Is $f$ continuous or not?

Question

Let $f:\Bbb Q\cap[0,1]\to[0,1]$ be given by

$$f(x) =\begin{cases} 1,&\text{if }x>\frac{\sqrt2}2\\\\ 0,&\text{if }x<\frac{\sqrt2}2\;. \end{cases}$$

Is $f$ continuous or not ?

I think it is not continuous.

Am I right/wrong ?

Answer 1

Let $U$ be an open subset of $[0,1]$. Now we consider $4$ cases.

If $U$ contains neither $0$ nor $1$, then $f^{-1}(U)=\emptyset$.

If $U$ contains $0$ but not $1$, then $f^{-1}(U)=\mathbb{Q}\cap\left[0,\frac{\sqrt{2}}{2}\right)$.

If $U$ contains $1$ but not $0$, then $f^{-1}(U)=\mathbb{Q}\cap\left(\frac{\sqrt{2}}{2},1\right]$.

If $U$ contains both $0$ and $1$, then $f^{-1}(U)=\mathbb{Q}\cap[0,1]$.

In all cases, $f^{-1}(U)$ is open in $\mathbb{Q}\cap[0,1]$, and thus $f$ is continuous.

Answer 2

Attempt:

$D=\mathbb{Q} \cap ([0,√2/2) \cup (√2/2,1])$.

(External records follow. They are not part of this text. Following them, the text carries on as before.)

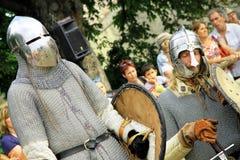 骑士战斗 库存照片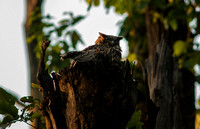 Brown Fish Owl in its nest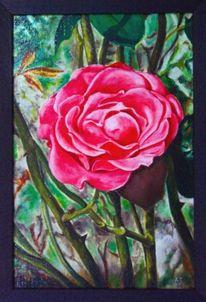 Rot, Stachel, Blüte, Rose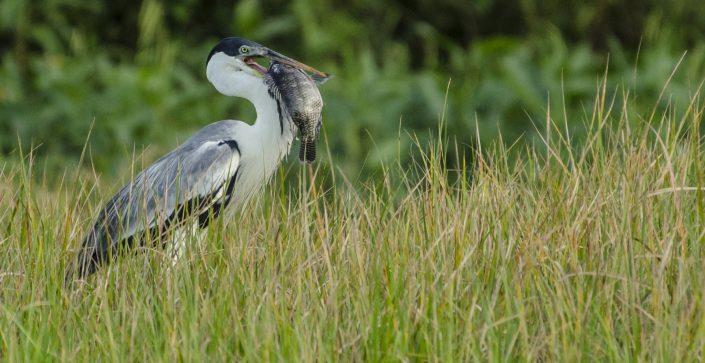 Cocoi Heron (Ardea cocoi) / Bayano lake (Panama)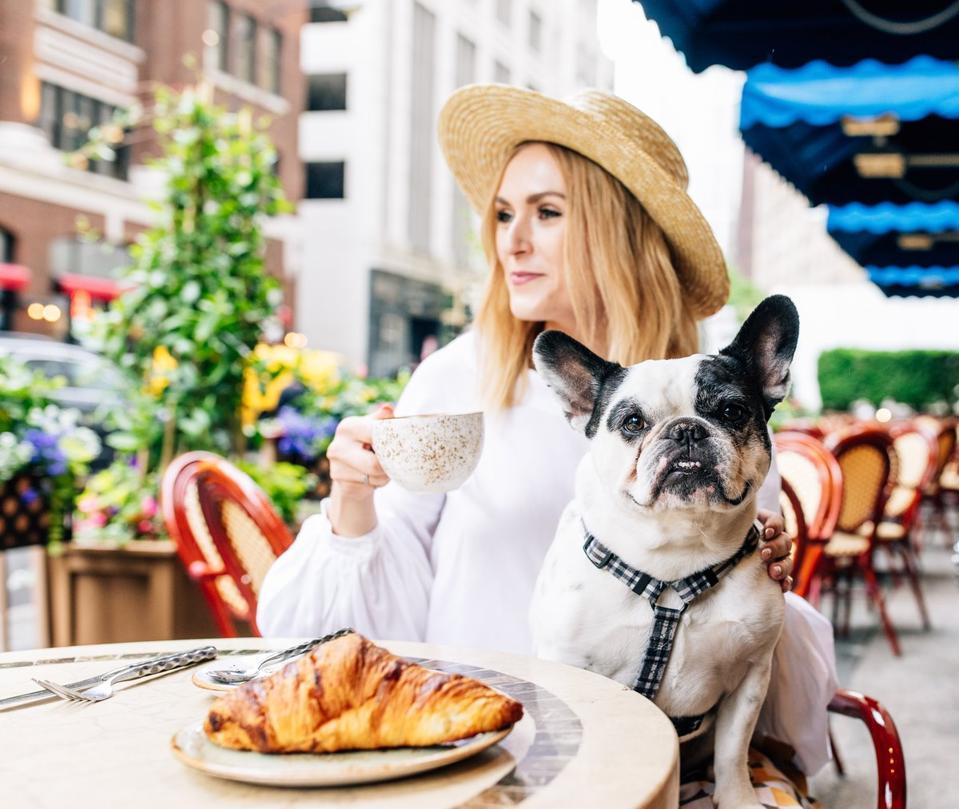 dog at cafe at The Peninsula Chicago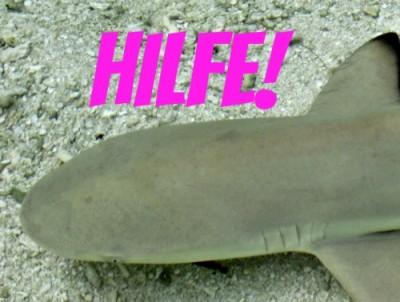 Der Hai braucht unsere Hilfe!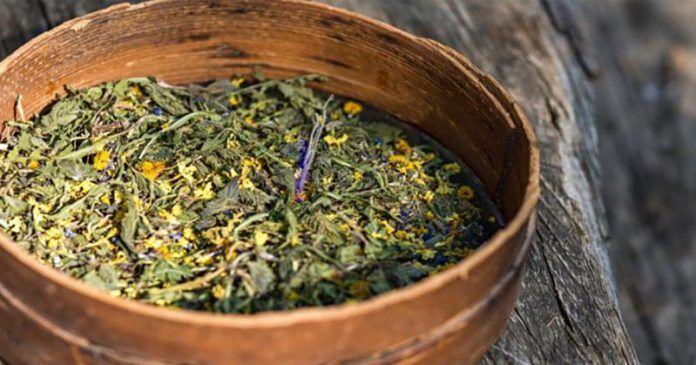 Здоровье в наших руках: Традиционный американский чай, который лечит рак (Рецепт внутри)!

1) $0 \le x _0 \lt √2/2$, rational.

Let $\delta \lt \min ( (√2/2 -x_0), x_0)$.

For $\epsilon >0$:

$|x-x_0| \lt \delta$ implies

$|f(x)-f(x_0)|=0 \lt \epsilon$.

2)Let $√2/2 <x_0 \le 1$.

Proceed similarly as in 1).

Hence f is continuos in $D.$

Answer 3

We use the $\epsilon - \delta$ method for showing continuity.

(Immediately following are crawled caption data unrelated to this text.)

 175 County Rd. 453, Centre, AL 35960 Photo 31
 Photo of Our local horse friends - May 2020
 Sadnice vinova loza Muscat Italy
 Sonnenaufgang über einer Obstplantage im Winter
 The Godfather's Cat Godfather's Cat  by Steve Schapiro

Given $x \in \mathbb{Q}\cap[0,1]$ either $x > \frac{\sqrt2}{2}$ or $x <\frac{\sqrt2}{2}$.

In order to check continuity at a point c in the given domain:

Thus given, $\epsilon > 0$, if $c > \frac{\sqrt2}{2}$, choose your $\delta = \frac{1}{2}min\{1-c,c - \frac{\sqrt2}{2}\}$. Then $|f(x)-f(c)| = 0 < \epsilon$, $\forall x \in B_{\delta}(c)$.

If $c < \frac{\sqrt2}{2}$, choose your $\delta = \frac{1}{2}min\{c, \frac{\sqrt2}{2} -c\}$. Then $|f(x)-f(c)| = 0 < \epsilon$, $\forall x \in B_{\delta}(c)$.